On Saturday H & I headed off to Grand Rapids to see Professional Bull riding. H was kind of dwaddling and I actually had to keep urging him to hurry along so we could meet the bullriders at one of the Grand Rapids tack stores. How is one supposed to be a #1 Fan if one doesn’t meet the celebrities??? Ok, so it was just a meet and greet where they politely pose for pictures and you aren’t actually supposed to fall in love with them. Whateveah. And yes, I have posted a picture. I figure a good way to debut myself is to do it surrounded by hot cowboys. MY WORD, they were HOT! I don’t think I look too much like I could be one of their mothers…
Meeting the purdy fellas we had watched all winter while holed up in the Motel 6 was quite an adventure. Aside from my fantasizing about running away and having one of their children, the highlight of the meet and greet was when H said to the guy who is currently ranked 3rd in the world (and who, incidentally, went on to win the event), “You don’t look nearly as big as you do on TV. You are pretty small.” As this is the guy in the picture who is in the red shirt, you can see how much he warmed up to H as a result.
The weird thing about bull riding is how immune people become to the physical punishment that goes on in the sport. At one point, a rider clonked his head against the horn of the bull during his ride. The announcer said, “Looks like he just broke his nose is all…no major damage.” Everyone cheered as the poor guy gave a half-assed wave and walked off with blood gushing from his head. Ouch. As the sport is backed by an advertising machine on par with NASCAR, commentary on just about every ride is peppered with labels.
"Folks, these guys take a beating every night. It's a good thing they have Absorbine Junior to relieve those sore muscles."

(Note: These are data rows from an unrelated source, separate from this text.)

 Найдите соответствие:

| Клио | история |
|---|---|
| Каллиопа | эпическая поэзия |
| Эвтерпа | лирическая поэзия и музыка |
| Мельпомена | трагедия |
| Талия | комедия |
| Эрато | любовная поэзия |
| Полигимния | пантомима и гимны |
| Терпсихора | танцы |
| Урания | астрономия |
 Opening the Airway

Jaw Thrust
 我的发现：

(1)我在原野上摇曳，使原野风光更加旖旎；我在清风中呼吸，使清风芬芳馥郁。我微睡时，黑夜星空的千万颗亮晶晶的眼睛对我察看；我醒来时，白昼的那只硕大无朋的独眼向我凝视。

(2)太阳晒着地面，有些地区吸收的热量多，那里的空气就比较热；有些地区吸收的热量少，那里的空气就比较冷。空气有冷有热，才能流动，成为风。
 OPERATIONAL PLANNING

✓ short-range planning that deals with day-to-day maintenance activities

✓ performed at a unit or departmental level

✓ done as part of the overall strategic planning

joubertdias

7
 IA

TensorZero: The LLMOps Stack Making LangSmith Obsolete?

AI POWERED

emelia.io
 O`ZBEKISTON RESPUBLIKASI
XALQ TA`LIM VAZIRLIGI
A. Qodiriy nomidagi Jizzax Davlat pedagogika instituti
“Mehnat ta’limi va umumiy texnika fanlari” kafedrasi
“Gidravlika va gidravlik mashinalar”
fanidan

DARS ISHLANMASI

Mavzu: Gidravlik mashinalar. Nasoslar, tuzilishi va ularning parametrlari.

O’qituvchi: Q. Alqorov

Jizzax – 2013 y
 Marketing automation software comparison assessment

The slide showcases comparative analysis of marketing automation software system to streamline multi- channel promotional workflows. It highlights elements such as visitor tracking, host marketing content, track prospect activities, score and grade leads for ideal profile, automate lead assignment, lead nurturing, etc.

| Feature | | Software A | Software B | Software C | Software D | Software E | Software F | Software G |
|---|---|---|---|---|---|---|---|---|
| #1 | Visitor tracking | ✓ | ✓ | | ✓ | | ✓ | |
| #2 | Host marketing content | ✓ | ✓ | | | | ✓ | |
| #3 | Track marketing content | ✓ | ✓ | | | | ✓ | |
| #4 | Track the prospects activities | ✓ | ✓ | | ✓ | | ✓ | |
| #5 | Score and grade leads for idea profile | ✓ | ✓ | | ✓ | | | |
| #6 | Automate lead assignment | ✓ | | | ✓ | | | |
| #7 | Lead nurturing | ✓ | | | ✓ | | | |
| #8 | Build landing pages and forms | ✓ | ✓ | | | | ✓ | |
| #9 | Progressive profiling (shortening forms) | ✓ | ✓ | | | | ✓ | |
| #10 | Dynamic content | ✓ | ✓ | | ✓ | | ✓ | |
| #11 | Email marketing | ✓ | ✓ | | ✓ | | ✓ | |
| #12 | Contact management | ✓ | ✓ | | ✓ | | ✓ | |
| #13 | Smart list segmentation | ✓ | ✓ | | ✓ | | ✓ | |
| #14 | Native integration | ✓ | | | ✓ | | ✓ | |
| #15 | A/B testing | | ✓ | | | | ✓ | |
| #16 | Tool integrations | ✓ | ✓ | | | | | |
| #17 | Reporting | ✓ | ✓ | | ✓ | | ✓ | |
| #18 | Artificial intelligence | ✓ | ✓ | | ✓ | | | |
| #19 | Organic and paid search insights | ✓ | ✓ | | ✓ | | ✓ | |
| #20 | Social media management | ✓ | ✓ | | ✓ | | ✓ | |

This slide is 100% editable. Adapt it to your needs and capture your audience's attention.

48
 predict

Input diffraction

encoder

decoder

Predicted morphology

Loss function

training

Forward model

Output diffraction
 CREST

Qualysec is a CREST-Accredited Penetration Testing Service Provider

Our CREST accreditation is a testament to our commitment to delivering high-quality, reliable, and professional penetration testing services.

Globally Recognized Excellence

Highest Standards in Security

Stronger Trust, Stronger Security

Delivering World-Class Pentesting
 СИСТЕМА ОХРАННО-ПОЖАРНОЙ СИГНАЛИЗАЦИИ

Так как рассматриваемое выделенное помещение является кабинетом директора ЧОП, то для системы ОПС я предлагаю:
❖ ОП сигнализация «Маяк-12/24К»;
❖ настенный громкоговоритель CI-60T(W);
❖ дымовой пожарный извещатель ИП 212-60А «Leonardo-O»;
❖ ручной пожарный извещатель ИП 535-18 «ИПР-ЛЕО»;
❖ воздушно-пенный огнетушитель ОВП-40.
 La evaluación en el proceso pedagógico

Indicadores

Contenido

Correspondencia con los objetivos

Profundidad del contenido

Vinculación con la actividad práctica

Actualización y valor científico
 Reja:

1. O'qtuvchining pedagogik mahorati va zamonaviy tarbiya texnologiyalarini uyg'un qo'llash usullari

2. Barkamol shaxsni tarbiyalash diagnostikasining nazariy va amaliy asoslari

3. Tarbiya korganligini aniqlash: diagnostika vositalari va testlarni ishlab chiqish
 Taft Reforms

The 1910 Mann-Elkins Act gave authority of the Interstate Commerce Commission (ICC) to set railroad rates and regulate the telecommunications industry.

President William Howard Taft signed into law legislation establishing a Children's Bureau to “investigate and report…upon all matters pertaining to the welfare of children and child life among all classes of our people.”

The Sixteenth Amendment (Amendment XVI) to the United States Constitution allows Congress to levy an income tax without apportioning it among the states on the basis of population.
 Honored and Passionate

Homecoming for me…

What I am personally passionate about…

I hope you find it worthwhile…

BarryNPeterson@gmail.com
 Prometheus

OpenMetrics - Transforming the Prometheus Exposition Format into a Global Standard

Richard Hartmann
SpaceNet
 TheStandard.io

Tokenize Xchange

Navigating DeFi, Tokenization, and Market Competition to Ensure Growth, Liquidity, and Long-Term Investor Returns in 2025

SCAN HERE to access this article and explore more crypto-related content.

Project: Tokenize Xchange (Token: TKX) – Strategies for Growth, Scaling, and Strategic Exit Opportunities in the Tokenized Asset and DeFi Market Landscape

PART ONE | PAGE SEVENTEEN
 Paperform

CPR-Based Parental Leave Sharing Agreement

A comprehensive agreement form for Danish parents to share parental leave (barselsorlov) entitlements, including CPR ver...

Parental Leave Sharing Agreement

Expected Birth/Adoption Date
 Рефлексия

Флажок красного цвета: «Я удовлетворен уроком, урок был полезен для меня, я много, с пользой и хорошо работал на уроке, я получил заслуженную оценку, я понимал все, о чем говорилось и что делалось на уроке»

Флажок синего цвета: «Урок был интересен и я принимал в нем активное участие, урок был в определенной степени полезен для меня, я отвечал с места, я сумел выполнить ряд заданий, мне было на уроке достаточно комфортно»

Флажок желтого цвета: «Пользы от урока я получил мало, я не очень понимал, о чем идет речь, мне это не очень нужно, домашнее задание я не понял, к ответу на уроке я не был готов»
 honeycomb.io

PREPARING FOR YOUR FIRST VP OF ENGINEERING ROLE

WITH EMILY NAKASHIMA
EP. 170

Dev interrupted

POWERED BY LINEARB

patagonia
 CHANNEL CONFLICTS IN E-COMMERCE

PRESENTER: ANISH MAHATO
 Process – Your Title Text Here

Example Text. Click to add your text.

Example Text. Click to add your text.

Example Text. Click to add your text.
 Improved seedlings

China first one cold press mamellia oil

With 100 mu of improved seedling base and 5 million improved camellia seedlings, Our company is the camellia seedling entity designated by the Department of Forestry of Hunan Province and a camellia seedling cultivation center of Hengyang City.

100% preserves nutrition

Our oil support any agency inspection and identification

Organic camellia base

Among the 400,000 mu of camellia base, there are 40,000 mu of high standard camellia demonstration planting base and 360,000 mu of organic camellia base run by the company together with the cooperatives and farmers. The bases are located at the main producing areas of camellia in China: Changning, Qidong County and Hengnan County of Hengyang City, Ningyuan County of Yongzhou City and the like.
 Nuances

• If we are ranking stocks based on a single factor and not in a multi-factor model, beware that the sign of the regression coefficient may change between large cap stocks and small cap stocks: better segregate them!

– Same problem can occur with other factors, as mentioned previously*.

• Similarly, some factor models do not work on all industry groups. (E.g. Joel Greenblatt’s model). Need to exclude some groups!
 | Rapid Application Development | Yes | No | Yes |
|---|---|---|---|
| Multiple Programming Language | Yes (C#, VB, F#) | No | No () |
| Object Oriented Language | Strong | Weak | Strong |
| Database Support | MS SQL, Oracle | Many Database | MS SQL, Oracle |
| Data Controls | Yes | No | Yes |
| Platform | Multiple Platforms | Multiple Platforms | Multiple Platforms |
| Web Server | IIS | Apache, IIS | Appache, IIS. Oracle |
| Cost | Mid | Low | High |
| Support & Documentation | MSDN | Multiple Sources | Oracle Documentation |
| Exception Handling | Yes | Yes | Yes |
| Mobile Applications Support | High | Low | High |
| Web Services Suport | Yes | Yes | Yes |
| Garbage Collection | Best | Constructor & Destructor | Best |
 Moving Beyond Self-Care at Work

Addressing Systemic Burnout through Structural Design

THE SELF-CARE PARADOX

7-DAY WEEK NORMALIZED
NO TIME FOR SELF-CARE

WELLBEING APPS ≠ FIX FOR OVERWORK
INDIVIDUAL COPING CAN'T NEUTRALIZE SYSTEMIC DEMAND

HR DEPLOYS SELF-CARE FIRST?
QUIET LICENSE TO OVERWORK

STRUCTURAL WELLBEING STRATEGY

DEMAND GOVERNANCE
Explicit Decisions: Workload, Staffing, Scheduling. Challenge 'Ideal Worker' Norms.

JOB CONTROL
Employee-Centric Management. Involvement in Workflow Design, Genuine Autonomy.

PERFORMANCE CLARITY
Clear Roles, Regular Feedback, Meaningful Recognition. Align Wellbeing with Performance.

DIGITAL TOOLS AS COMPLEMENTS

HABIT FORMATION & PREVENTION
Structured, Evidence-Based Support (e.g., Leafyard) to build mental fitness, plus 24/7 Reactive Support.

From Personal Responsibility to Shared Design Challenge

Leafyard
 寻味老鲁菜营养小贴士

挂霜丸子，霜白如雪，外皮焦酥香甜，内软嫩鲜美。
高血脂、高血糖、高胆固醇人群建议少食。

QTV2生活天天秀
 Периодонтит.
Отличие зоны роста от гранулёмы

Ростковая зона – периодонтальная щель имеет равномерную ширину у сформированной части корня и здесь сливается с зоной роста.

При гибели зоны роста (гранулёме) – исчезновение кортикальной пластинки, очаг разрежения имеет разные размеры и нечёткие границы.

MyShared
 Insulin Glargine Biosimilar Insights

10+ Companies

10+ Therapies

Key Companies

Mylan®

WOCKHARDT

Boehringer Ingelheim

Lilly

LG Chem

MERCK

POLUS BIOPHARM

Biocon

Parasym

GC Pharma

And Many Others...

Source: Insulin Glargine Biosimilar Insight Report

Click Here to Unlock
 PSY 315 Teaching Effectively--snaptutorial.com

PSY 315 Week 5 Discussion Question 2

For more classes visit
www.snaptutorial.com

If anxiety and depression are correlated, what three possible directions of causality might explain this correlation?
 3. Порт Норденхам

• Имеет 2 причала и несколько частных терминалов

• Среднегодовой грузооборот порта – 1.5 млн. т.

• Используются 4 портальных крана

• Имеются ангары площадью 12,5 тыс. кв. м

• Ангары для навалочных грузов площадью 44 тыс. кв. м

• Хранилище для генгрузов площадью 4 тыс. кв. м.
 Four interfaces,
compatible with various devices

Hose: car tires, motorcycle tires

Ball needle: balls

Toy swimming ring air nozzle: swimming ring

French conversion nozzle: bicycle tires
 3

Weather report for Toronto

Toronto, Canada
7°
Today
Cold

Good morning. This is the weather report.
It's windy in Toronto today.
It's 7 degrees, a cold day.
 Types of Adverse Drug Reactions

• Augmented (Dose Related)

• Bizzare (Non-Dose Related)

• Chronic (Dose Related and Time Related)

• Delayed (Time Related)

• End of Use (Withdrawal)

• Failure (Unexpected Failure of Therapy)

"Folks, that there bull nearly got away from Cody except for the fact that our rodeo clown in his Wrangler Jeans, Mossy Oak vest, and Justin Boots got to him just in time to help that cowboy, wearing his Smokeless Tobacco vest, get outta there just in time. Seiko time, that is!
or, best of all...
"Folks, it looks as if our cowboy is pretty shook up. His hip may be shattered and it looks like his leg is hanging at a bit of an awkward angle but luckily the good folks at Anthem Health will make sure he gets on the proper road to recovery."